━━ Текст для чтения ━━

Круг друзей Джойса в основном исчерпывался Гилбертами, Жола, Беккетом; время от времени туда попадали Рене Байи и его жена-ирландка, Филипп Супо, Нино Франк и, разумеется, Салливан. Почти все они прошли через испытания — Джойсу приходилось помогать все время. Супо вспоминал, что гостю обязательно задавался вежливый вопрос, какой дорогой тот будет возвращаться; при любом маршруте визитеру находилось попутное поручение — купить книгу, позвонить, вычитать гранки, уточнить цитату, что-нибудь найти. Нора говорила, что, если бы сам Господь сошел с небес, и ему Джойс нашел бы поручение. Но и он был внимателен ко всем. Знал и помнил все дни рождения и годовщины, хотя смертельно обижался, когда не поздравляли его — упрекал даже Лючию. Заболевших он регулярно обзванивал, подробно справляясь об их самочувствии. Детям он дарил игрушки, а смерть третьего ребенка Жола была для него тяжелым личным потрясением.

Джойс почти не выходил из дому один: в театр и рестораны его чаще всего водили Супо и Гилберты. Театр для него теперь означал несложные комедии в «Пале-Рояль»; он с удовольствием хохотал, сидя в первом ряду, откуда мог что-то видеть. Беккету он пересказывал эпизод, где человек в ресторане пробует суп, а официант подает реплику: «Похоже на дождь», на что следует ответ: «И вкус такой же…» Нино Франк водил его в кино или в оперетту, где он слушал музыку дублинской юности. Его забавляли шансонетки Мориса Шевалье, особенно тексты с игрой слов и жеманными намеками. Все это изумляло друзей, особенно помнивших его с юности. Он словно бы уходил все дальше от себя прежнего или куда-то, куда им не было доступа. Когда фрау Гьедон познакомила его с Ле Корбюзье, восхищавшимся «Улиссом», они проговорили почти час о попугаях Джойса, а потом архитектор сказал, что Джойс чудесен: «Я словно разговаривал с птицей».

━━━

◆ **Задания**
a - О чем, согласно отрывку о Джойсе, он почти час беседовал с Ле Корбюзье?
b - Продолжите отрывок о Джойсе, начиная сразу после его последней фразы.

━━ Исходные данные ━━

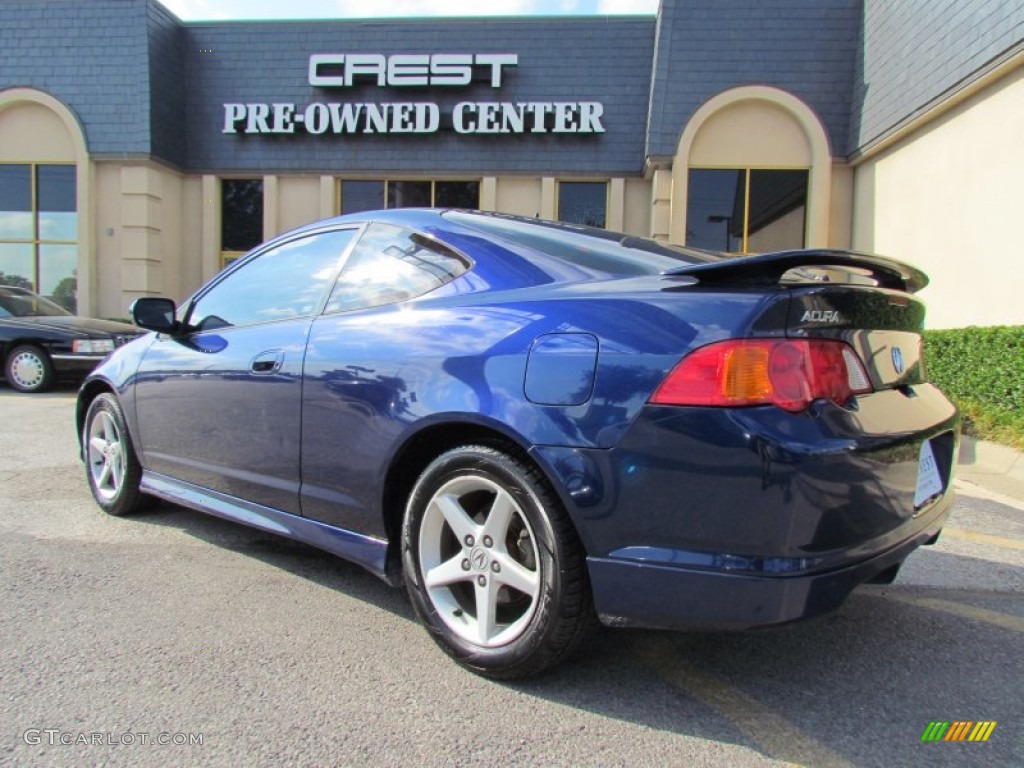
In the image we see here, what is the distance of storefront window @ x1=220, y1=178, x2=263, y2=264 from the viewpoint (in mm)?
14836

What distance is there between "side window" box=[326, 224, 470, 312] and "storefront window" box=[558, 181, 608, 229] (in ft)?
37.3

━━━

◆ **Ответы**
a - О попугаях Джойса.

b -
Нино Франк одно время бывал с Джойсом больше, чем остальные, — Джойс предложил ему перевести «Анну Ливию Плюрабель» на итальянский. Основание было сформулировано крайне интересно: «Следует сделать это, пока жив хоть один человек, понимающий, что я пишу, — это я сам. Однако я не гарантирую, что через два-три года я все еще буду в состоянии это делать». Очевидно, имелось в виду понимание. Франк пытался доказывать, что итальянский язык не подходит для пун, что невозможно перевести эту главу на итальянский, но не преуспел; дважды в неделю они сидели над текстом, и Джойс работал над звучностью, ритмом, словесной игрой, а Франк пытался отстаивать смысл, которым Джойс нередко пренебрегал. Франк напомнил ему о сонете Петрарки, где перечисляются итальянские реки, и Джойс немедленно принялся строить текст вокруг него, хотя и с другими названиями. Итальянскому он почему-то благоволил; английский ритм уступал место итальянскому.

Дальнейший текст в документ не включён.